◆ **Quoted text**:

========================================

Following Chen and Shot (2008)’s [17] strategy of constructing indices of subjective well-being, in this analysis, three indices are created by adding items 1 to 3 as an index representing positive well-being, adding items 4 to 6 as first index of negative well-being, and adding item 7 to 8 as second index of negative well-being. The above questions are considered as independent to each other. Thus, the indices are summary scores for each set of variables discussed above, which is created by adding the raw scores of all variables in each set. My logic behind the strategy is that each group of variables measures the same concept. This strategy reduces the number of variables in the analysis and improves the efficiency of the regression models that estimate the relationship between living arrangements and elderly’s subjective well-being. After summing each set of variables to a single variable, I further rely on Cronbach’s (1951) [26] alpha to assess the reliability of a given set of variables. The set of items is often referred to as a scale. The reliability alpha (Cronbach’s alpha) is defined as the square of the correlation between the measured scale and the underlying factor. It we think of a test as “being composed of a random sample of items from a hypothetical domain of items designed to measure the same thing, alpha represents the expected correlation of one test with an alternative form containing the same number of items” (StataCorp LP, 2007, p. 29) [27] . The internal consistency coefficients for the three indices are alpha = 0.51, 0.63, 0.72, respectively. The first two alpha values seem to be lower than the alpha value used in other research. But since only three items are used to construct the indices and the alpha value is positively related to number of items used, the alpha values are considered as acceptable. The alpha values and the items which are used to compose variables used in the analysis are specified in the Appendix.

3) Measuring intergenerational relations and social participation

In this analysis, measures of intergenerational relations and social participation are also included. The CLHLS had questions asking the elderly: a) Whom do you talk to frequently in daily life? b) To whom do you usually ask for help when you have problems or difficulties? c) Who is the first person that you talk to when you need to share your thoughts? d) Who took care of you when you are sick? The choices for answering the questions included: spouse, son, daughter, daughter-in-law, son-in-law, grandchildren and their spouses, other relatives, friends/neighbors, social workers, nanny and nobody. The respondent was asked to choose three from the above options. Based on the four questions, four variables are generated to represent the intergenerational relations between the elderly and their adult children, which are named as “chatting with children”, “asking help from children”, “sharing thoughts with children” and “taken care by children”. If the respondent’s answers include “children”, then the four intergenerational variables are coded as “1”, and “0” if otherwise. Following the same strategy of constructing index, the alpha value is used to evaluate the internal consistency of the variables. The results show that the alpha value for the above four variables is 0.68. I therefore consider the intergenerational relation variable as legitimate to use. The respondents who did not have children are coded as missing in the intergenerational index.

Social integration is measured by the question: “Do you take part in some social activities at present?” The options for the elderly to choose include: almost everyday, once a week, once a month, sometimes and never. Participating in social activities is coded as a continuous variable ranging from “5” to “1” (almost everyday = 5, never = 1).

========================================

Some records
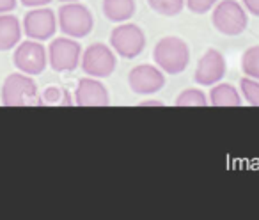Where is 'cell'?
Here are the masks:
<instances>
[{
    "instance_id": "7402d4cb",
    "label": "cell",
    "mask_w": 259,
    "mask_h": 220,
    "mask_svg": "<svg viewBox=\"0 0 259 220\" xmlns=\"http://www.w3.org/2000/svg\"><path fill=\"white\" fill-rule=\"evenodd\" d=\"M245 11L254 16H259V0H241Z\"/></svg>"
},
{
    "instance_id": "5bb4252c",
    "label": "cell",
    "mask_w": 259,
    "mask_h": 220,
    "mask_svg": "<svg viewBox=\"0 0 259 220\" xmlns=\"http://www.w3.org/2000/svg\"><path fill=\"white\" fill-rule=\"evenodd\" d=\"M135 0H103L101 9L107 20L114 23H124L128 22L135 13Z\"/></svg>"
},
{
    "instance_id": "603a6c76",
    "label": "cell",
    "mask_w": 259,
    "mask_h": 220,
    "mask_svg": "<svg viewBox=\"0 0 259 220\" xmlns=\"http://www.w3.org/2000/svg\"><path fill=\"white\" fill-rule=\"evenodd\" d=\"M18 6V0H0V15L2 13H13Z\"/></svg>"
},
{
    "instance_id": "7a4b0ae2",
    "label": "cell",
    "mask_w": 259,
    "mask_h": 220,
    "mask_svg": "<svg viewBox=\"0 0 259 220\" xmlns=\"http://www.w3.org/2000/svg\"><path fill=\"white\" fill-rule=\"evenodd\" d=\"M37 85L27 73L16 71L6 76L0 91V100L6 107H32L37 105Z\"/></svg>"
},
{
    "instance_id": "e0dca14e",
    "label": "cell",
    "mask_w": 259,
    "mask_h": 220,
    "mask_svg": "<svg viewBox=\"0 0 259 220\" xmlns=\"http://www.w3.org/2000/svg\"><path fill=\"white\" fill-rule=\"evenodd\" d=\"M209 101H208V96L204 94V91L195 89V87L181 91V93L178 94L176 101H174L176 107H206Z\"/></svg>"
},
{
    "instance_id": "30bf717a",
    "label": "cell",
    "mask_w": 259,
    "mask_h": 220,
    "mask_svg": "<svg viewBox=\"0 0 259 220\" xmlns=\"http://www.w3.org/2000/svg\"><path fill=\"white\" fill-rule=\"evenodd\" d=\"M128 83L135 94L149 96V94H156L158 91H162V87L165 85V76L162 69L156 66L139 64L130 71Z\"/></svg>"
},
{
    "instance_id": "7c38bea8",
    "label": "cell",
    "mask_w": 259,
    "mask_h": 220,
    "mask_svg": "<svg viewBox=\"0 0 259 220\" xmlns=\"http://www.w3.org/2000/svg\"><path fill=\"white\" fill-rule=\"evenodd\" d=\"M73 101L78 107H107L110 100H108L107 87L100 80L94 76H83L78 80Z\"/></svg>"
},
{
    "instance_id": "9a60e30c",
    "label": "cell",
    "mask_w": 259,
    "mask_h": 220,
    "mask_svg": "<svg viewBox=\"0 0 259 220\" xmlns=\"http://www.w3.org/2000/svg\"><path fill=\"white\" fill-rule=\"evenodd\" d=\"M208 101L213 107H240L243 103L240 93L231 83H215V85H211Z\"/></svg>"
},
{
    "instance_id": "ba28073f",
    "label": "cell",
    "mask_w": 259,
    "mask_h": 220,
    "mask_svg": "<svg viewBox=\"0 0 259 220\" xmlns=\"http://www.w3.org/2000/svg\"><path fill=\"white\" fill-rule=\"evenodd\" d=\"M82 47L73 37H55L48 47V64L54 71L66 73L78 68Z\"/></svg>"
},
{
    "instance_id": "5b68a950",
    "label": "cell",
    "mask_w": 259,
    "mask_h": 220,
    "mask_svg": "<svg viewBox=\"0 0 259 220\" xmlns=\"http://www.w3.org/2000/svg\"><path fill=\"white\" fill-rule=\"evenodd\" d=\"M110 47L119 57L135 59L146 48V34L135 23H121L110 32Z\"/></svg>"
},
{
    "instance_id": "d4e9b609",
    "label": "cell",
    "mask_w": 259,
    "mask_h": 220,
    "mask_svg": "<svg viewBox=\"0 0 259 220\" xmlns=\"http://www.w3.org/2000/svg\"><path fill=\"white\" fill-rule=\"evenodd\" d=\"M163 101H155V100H146V101H141L139 107H163Z\"/></svg>"
},
{
    "instance_id": "ffe728a7",
    "label": "cell",
    "mask_w": 259,
    "mask_h": 220,
    "mask_svg": "<svg viewBox=\"0 0 259 220\" xmlns=\"http://www.w3.org/2000/svg\"><path fill=\"white\" fill-rule=\"evenodd\" d=\"M240 89L241 96L252 107H259V80L250 78V76H243L240 80Z\"/></svg>"
},
{
    "instance_id": "4fadbf2b",
    "label": "cell",
    "mask_w": 259,
    "mask_h": 220,
    "mask_svg": "<svg viewBox=\"0 0 259 220\" xmlns=\"http://www.w3.org/2000/svg\"><path fill=\"white\" fill-rule=\"evenodd\" d=\"M23 29L18 16L11 13L0 15V52H9L22 41Z\"/></svg>"
},
{
    "instance_id": "8fae6325",
    "label": "cell",
    "mask_w": 259,
    "mask_h": 220,
    "mask_svg": "<svg viewBox=\"0 0 259 220\" xmlns=\"http://www.w3.org/2000/svg\"><path fill=\"white\" fill-rule=\"evenodd\" d=\"M224 75H226V59H224V55L215 48H208L204 55L199 59L197 68H195V83L204 87L215 85L224 78Z\"/></svg>"
},
{
    "instance_id": "9c48e42d",
    "label": "cell",
    "mask_w": 259,
    "mask_h": 220,
    "mask_svg": "<svg viewBox=\"0 0 259 220\" xmlns=\"http://www.w3.org/2000/svg\"><path fill=\"white\" fill-rule=\"evenodd\" d=\"M23 34L29 39L48 41L55 36V30L59 29L57 16L48 8H30V11L23 16L22 23Z\"/></svg>"
},
{
    "instance_id": "3957f363",
    "label": "cell",
    "mask_w": 259,
    "mask_h": 220,
    "mask_svg": "<svg viewBox=\"0 0 259 220\" xmlns=\"http://www.w3.org/2000/svg\"><path fill=\"white\" fill-rule=\"evenodd\" d=\"M57 25L68 37L82 39L93 32L94 18L80 2H64L57 11Z\"/></svg>"
},
{
    "instance_id": "ac0fdd59",
    "label": "cell",
    "mask_w": 259,
    "mask_h": 220,
    "mask_svg": "<svg viewBox=\"0 0 259 220\" xmlns=\"http://www.w3.org/2000/svg\"><path fill=\"white\" fill-rule=\"evenodd\" d=\"M241 69H243L245 76L259 80V45L247 48L243 52V55H241Z\"/></svg>"
},
{
    "instance_id": "44dd1931",
    "label": "cell",
    "mask_w": 259,
    "mask_h": 220,
    "mask_svg": "<svg viewBox=\"0 0 259 220\" xmlns=\"http://www.w3.org/2000/svg\"><path fill=\"white\" fill-rule=\"evenodd\" d=\"M185 4L195 15H204V13L211 11L213 6L217 4V0H185Z\"/></svg>"
},
{
    "instance_id": "52a82bcc",
    "label": "cell",
    "mask_w": 259,
    "mask_h": 220,
    "mask_svg": "<svg viewBox=\"0 0 259 220\" xmlns=\"http://www.w3.org/2000/svg\"><path fill=\"white\" fill-rule=\"evenodd\" d=\"M117 59L110 47L103 43H93L82 52L80 66L87 76L94 78H107L114 73Z\"/></svg>"
},
{
    "instance_id": "277c9868",
    "label": "cell",
    "mask_w": 259,
    "mask_h": 220,
    "mask_svg": "<svg viewBox=\"0 0 259 220\" xmlns=\"http://www.w3.org/2000/svg\"><path fill=\"white\" fill-rule=\"evenodd\" d=\"M213 27L224 36H240L248 25L245 8L236 0H222L213 6Z\"/></svg>"
},
{
    "instance_id": "2e32d148",
    "label": "cell",
    "mask_w": 259,
    "mask_h": 220,
    "mask_svg": "<svg viewBox=\"0 0 259 220\" xmlns=\"http://www.w3.org/2000/svg\"><path fill=\"white\" fill-rule=\"evenodd\" d=\"M73 96L69 94L68 89L59 85H50L41 93L37 98V105H45V107H69L73 105Z\"/></svg>"
},
{
    "instance_id": "cb8c5ba5",
    "label": "cell",
    "mask_w": 259,
    "mask_h": 220,
    "mask_svg": "<svg viewBox=\"0 0 259 220\" xmlns=\"http://www.w3.org/2000/svg\"><path fill=\"white\" fill-rule=\"evenodd\" d=\"M22 6L25 8H43V6H48L52 0H20Z\"/></svg>"
},
{
    "instance_id": "d6986e66",
    "label": "cell",
    "mask_w": 259,
    "mask_h": 220,
    "mask_svg": "<svg viewBox=\"0 0 259 220\" xmlns=\"http://www.w3.org/2000/svg\"><path fill=\"white\" fill-rule=\"evenodd\" d=\"M149 8L162 16H178L185 8V0H148Z\"/></svg>"
},
{
    "instance_id": "8992f818",
    "label": "cell",
    "mask_w": 259,
    "mask_h": 220,
    "mask_svg": "<svg viewBox=\"0 0 259 220\" xmlns=\"http://www.w3.org/2000/svg\"><path fill=\"white\" fill-rule=\"evenodd\" d=\"M13 62L15 68L22 73H27L30 76L41 75L47 69L48 64V52L43 47L41 41L29 39V41H20L15 47V54H13Z\"/></svg>"
},
{
    "instance_id": "6da1fadb",
    "label": "cell",
    "mask_w": 259,
    "mask_h": 220,
    "mask_svg": "<svg viewBox=\"0 0 259 220\" xmlns=\"http://www.w3.org/2000/svg\"><path fill=\"white\" fill-rule=\"evenodd\" d=\"M153 59L162 71L169 75H180L187 69L190 62V48L187 41H183L181 37L167 36L155 45Z\"/></svg>"
},
{
    "instance_id": "484cf974",
    "label": "cell",
    "mask_w": 259,
    "mask_h": 220,
    "mask_svg": "<svg viewBox=\"0 0 259 220\" xmlns=\"http://www.w3.org/2000/svg\"><path fill=\"white\" fill-rule=\"evenodd\" d=\"M61 2H80V0H61Z\"/></svg>"
}]
</instances>
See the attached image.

========================================

◆ **Work to do**:
1 - Answer these from the methods passage on elderly well-being:
(a) What alpha value is reported for the four intergenerational variables?
(b) How many of the listed options was each respondent asked to choose?
(c) What code does "never" receive for participation in social activities?
2 - Resume the methods passage on elderly well-being after its last sentence.

◆ **Task-by-task results**:
1 -
(a) 0.68
(b) Three
(c) 1

2 -
4) Control variables

In additional to the above measures, a number of variables are also controlled. These variables include the elderly’s demographic characteristics, including age (which is measured in chronological years), gender, marital status (widowed, never married, divorced/separated), residence and ethnicity (Han vs. Non-Han). The elderly’s socioeconomic status, measured by education and family income prior to the survey year, is also controlled. Besides the above controls, whether the elderly’s spouse died in the past three/four years (after 2008 survey) is also controlled since it has been found to be significantly related to one’s subjective well-being (Chen and Shot 2008) [17] . Moreover, the elderly’s self-rated health (SRH), measured by a 5-point scale (5 = very good, 4 = good, 3 = so so, 2 = poor and 1 = very poor) and ADL (activity of daily living) disabilities are controlled as well. ADL disability is defined as whether the respondent had limitations in activities of daily living (ADL) at the 2011 wave. ADL is measured by six items (bathing, dressing, using the toilet, indoor transferring, eating, and controlling bladder and bowel movement). Being incapable to perform any of the six activities independently is considered as having ADL. The ADL score can therefore range from 0 to 6. I coded ADL into a categorical variable (1 = yes, 0 = no).

2.3. Methods

Descriptive analysis strategy and ordinary least square (OLS) regression are applied to examine how living arrangements impact elderly subjective well-being when demographic and other factors are controlled. Particularly, in the regression models, interaction terms of living arrangements and social participation, and living arrangements and intergenerational relations are included to test whether intergenerational relations and social participation are mediators through which living arrangements lead to various subjective well-being outcomes. Regression coefficients are reported here but tables with standard errors are available upon request.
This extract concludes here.